_Problems and tasks:_
1. According to the passage on fatigue and recovery genes, why does someone with the "slow lactic acid-clearing" genotype tend to get fatigued during intense workouts? Answer in one to three sentences.
2. Print the passage on fatigue and recovery genes between "The fatigue gene: MCT1" and "resistant to fatigue.", inclusive.
3. Write what comes next in the passage on fatigue and recovery genes, starting after its last sentence.
[[ Extracted text open ]]
Everyone is supposed to get tired from workout out. If you don't, then you are not pushing yourself hard enough, right? It's all true, but there is more to the story. What if your onset of fatigue is way ahead of the curve? What if you get tired before you get enough exercise to meet your fitness goals? What if your body takes so long to recover it's enough to undo the positive effect of your fitness training? DNA science says this situation is possible. Here is how:

The fatigue gene: MCT1

Your muscles will have a diminished capacity for flushing out lactic acid if you possess the “slow lactic acid-clearing” genotype. Lactic acid accumulates in your muscles during intense workouts and, in addition to causing soreness, can cause you to become fatigued. Not surprisingly, this gene variant is rare among endurance athletes who, aside from possessing more slow-twitch fibers, are also more resistant to fatigue.

Inflammation and recovery gene: IL6

When your muscles contract, they release IL6, which is believed to help protect your muscles from damage and improve recovery times. Specifically, a variation of this gene keeps your muscles from experiencing tissue damage following intense muscle contractions. Those who have this specific gene variant generally share the following traits: lower body mass index, narrow waistlines, and better improvements in max oxygen uptake (or VO2 max) after a two-month training period. Conversely, those who have the lower IL6 expression have a greater propensity to gain more weight (especially if they lead unhealthy, sedentary lifestyles) and have a longer recovery period after exercise.
[[ Extracted text closed ]]
[[ Extracted entries open ]]
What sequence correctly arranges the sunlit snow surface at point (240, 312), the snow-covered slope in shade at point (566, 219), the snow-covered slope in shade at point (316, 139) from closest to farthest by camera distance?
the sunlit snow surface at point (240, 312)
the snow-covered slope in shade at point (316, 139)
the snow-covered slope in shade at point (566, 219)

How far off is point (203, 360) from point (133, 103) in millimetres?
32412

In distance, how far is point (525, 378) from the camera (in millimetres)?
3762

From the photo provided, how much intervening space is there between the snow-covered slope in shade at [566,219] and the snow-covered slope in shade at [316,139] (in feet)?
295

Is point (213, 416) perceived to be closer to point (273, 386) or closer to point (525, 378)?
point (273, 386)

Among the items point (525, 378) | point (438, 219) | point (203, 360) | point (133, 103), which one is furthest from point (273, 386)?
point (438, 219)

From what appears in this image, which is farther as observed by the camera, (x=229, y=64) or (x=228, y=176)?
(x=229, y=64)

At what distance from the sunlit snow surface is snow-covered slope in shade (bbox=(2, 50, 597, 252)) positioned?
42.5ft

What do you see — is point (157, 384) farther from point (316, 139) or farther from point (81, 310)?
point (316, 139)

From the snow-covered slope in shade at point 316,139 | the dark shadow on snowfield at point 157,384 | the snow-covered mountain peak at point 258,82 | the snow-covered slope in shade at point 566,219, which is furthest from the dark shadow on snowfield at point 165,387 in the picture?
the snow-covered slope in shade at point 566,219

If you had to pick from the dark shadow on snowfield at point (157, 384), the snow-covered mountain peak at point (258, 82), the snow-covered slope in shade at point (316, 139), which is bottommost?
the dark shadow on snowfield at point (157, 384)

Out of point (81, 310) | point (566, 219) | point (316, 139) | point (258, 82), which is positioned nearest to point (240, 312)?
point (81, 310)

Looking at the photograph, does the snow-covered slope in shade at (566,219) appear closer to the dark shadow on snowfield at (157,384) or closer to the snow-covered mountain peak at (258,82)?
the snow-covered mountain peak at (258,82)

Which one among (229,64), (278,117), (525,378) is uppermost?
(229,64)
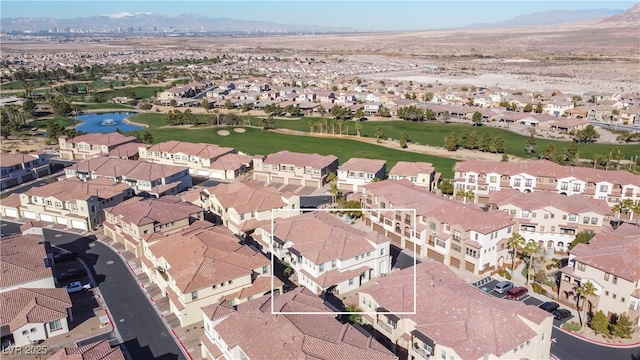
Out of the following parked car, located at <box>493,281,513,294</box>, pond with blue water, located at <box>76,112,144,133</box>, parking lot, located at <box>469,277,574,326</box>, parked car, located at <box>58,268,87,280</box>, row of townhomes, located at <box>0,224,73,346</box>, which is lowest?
[[ Extracted entries closed ]]
_Activity answers:_
1. Someone with this genotype has muscles that are less able to flush out lactic acid. Lactic acid builds up in the muscles during intense workouts, and besides causing soreness it can cause fatigue, so this person is more prone to tiring.

2.
The fatigue gene: MCT1

Your muscles will have a diminished capacity for flushing out lactic acid if you possess the “slow lactic acid-clearing” genotype. Lactic acid accumulates in your muscles during intense workouts and, in addition to causing soreness, can cause you to become fatigued. Not surprisingly, this gene variant is rare among endurance athletes who, aside from possessing more slow-twitch fibers, are also more resistant to fatigue.

3.
The hack:

Regardless of genetics, if you are getting tired too quickly during workouts, this could be a case of “too much, too soon.” While you cannot change your genes, you can take these steps to minimize the negative effect of your DNA variation and avoid getting early-onset fatigue when working out:

  1. Start with lighter weights when lifting and slow your tempo while you’re still working on increasing strength.
  2. Take some time to cool off and recover when you’re transitioning between sets, reps, and workouts.
  3. Don’t forget to warm up—it’ll help improve your range of motion and keeps you from cramping up.
  4. Try interval training to boost endurance; increasing your oxygen capacity not only keeps your muscles working for longer, it also keeps lactic acid buildup at bay.
  5. Keep hydrated, and make sure to eat a proper, well-balanced, and nutritious diet; if you don’t give your body the fuel it needs to power through intense workouts, it won’t perform as well as you want it to.

And if your body still feels sore days after engaging in an intense workout, you can speed up your recovery time through getting lots of downtime, increasing your liquid (water) intake, and foam rolling.